March 16, 2012 - New Delhi/Bangalore

Indian industry experts on Friday echoed that the Union budget, though balanced, does not appear to be simulating growth while raising serious concerns to reduce fiscal deficit.

"The first reaction of FICCI (Federation of Indian Chambers of Commerce and Industry) to the budget is that it is not going to stimulate growth in the economy and actually we have been talking about growth and from FICCI we have been making several repetitions that the Finance Minister should take steps to stimulate growth. The only place where he has accepted a suggestion from FICCI is to remove the cascading impact of dividend distribution tax," said R V Kanoria, President, FICCI.

"Other than that the finance minister seems to have adopted a policy of fiscal consolidation through raising revenue through the taxation mechanism rather than through mechanisms outside the taxation system," he added.

Meanwhile, Senior Vice President of FICCI, Naina Lal Kidwai said that waiver of duty on coal would boost the power sector.

"Waiver for importing coal bill helped the power sector because one of the issues for power has been whole supply and the price of that coal when it is imported is pretty high so I think those are some of the positive there. Equity markets, capital markets infrastructure are the positives as against the negative on service tax increase and excise increase," said Kidwai.

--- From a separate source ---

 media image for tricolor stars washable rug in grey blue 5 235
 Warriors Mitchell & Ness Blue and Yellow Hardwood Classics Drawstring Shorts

Vice chairman of Bharti Telecommunications Rakesh B Mittal, however, was supportive of Mukherjee's budget, terming it as 'balanced' in view of India's current economic situation.

"According to the current economic situation of the country, I think the Finance Minister Pranab Mukherjee has proposed a balanced budget. He has highlighted social agendas inclusively be it the social or education. I think in the agriculture sector new provisions have been proposed that would increase productivity. The sector has also been improvised," said Mittal.

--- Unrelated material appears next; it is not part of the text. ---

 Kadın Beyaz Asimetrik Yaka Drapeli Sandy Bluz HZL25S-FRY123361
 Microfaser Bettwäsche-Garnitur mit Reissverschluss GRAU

Echoing similar views, Infosys Chief Financial Officer (CFO) V Balakrishnan said that the budget is sensible even as he expressed concerns over steps to reduce fiscal deficit.

"I think it is a very pragmatic and realistic budget, looking at how the world is today. Of course India's growth has come down to 6.1 percent (in) last quarter. This year it is estimated to be 6.9 percent, so the focus of the budget is on how to enhance the growth, because next year the government is projecting 7.6 percent growth," said Balakrishnan.

"So lot of focus on infrastructure and education which are two important areas for growth and fiscal deficit is a big concern for fiscal 2012 has gone to 9.5 percent," he added.

With General Elections set for 2014, the budget, a year from now, is expected to be loaded with populist spending measures. Friday's budget was thus viewed as a last opportunity for Singh's government to roll back a yawning fiscal gap.